Prosecutor conceded lack of criminal evidence in Federal Reserve investigation, transcript shows AP News View Full Coverage on Google News

Jordan Calloway
The Take
Jordan Calloway · Government Secrets & FOIA

The Federal Reserve operates a protection racket, and this transcript proves it. A prosecutor openly admitting—on the record—that there's no criminal evidence is exactly how institutional capture works. Nobody goes to jail. Nobody gets named. The system polices itself into irrelevance. Here's what happened: Someone investigated the Fed. Found nothing prosecutable. Called a press conference to announce the nothing. This is theater masquerading as accountability. The AP reported it straight, which means they missed the real story: *why* does an institution controlling trillions in monetary policy get the benefit of "insufficient evidence" when ordinary Americans face asset seizure over disputed transactions? The transcript matters because it documents the exact moment prosecutors decided the Fed wasn't worth pursuing.
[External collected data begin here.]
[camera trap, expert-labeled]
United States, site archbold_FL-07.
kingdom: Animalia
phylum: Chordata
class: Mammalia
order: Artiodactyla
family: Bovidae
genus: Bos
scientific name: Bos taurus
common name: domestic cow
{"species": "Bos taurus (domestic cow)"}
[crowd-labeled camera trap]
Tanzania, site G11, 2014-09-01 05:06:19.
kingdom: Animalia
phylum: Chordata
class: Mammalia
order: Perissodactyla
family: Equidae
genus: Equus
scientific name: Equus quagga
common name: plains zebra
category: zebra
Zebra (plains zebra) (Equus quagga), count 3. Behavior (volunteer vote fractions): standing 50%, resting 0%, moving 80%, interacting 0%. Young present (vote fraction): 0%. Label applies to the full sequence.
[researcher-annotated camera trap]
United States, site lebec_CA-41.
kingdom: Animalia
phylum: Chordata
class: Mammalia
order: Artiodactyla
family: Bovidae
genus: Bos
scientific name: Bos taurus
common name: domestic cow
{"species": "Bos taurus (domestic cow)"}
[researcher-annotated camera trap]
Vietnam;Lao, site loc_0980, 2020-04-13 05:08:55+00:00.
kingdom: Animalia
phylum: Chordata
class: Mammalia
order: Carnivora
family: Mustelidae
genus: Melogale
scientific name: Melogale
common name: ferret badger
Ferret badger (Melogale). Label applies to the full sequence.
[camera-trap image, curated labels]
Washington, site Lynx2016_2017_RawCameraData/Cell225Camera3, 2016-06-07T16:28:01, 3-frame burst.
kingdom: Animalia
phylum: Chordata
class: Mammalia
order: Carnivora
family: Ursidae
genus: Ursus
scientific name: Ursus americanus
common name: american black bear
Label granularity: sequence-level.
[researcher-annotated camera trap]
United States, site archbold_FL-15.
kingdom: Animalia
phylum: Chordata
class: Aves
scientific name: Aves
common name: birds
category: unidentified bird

No names. No consequences. No public record of which official made this call or what evidence they actually reviewed. The fed gets the luxury of opacity; we get the press release. This isn't incompetence. It's architecture. The Federal Reserve answers to the Federal Reserve, and the Department of Justice gets to pretend it tried. Until we see the actual documents—the evidence reviewed, the meetings held, the pressure applied—this story is incomplete theater.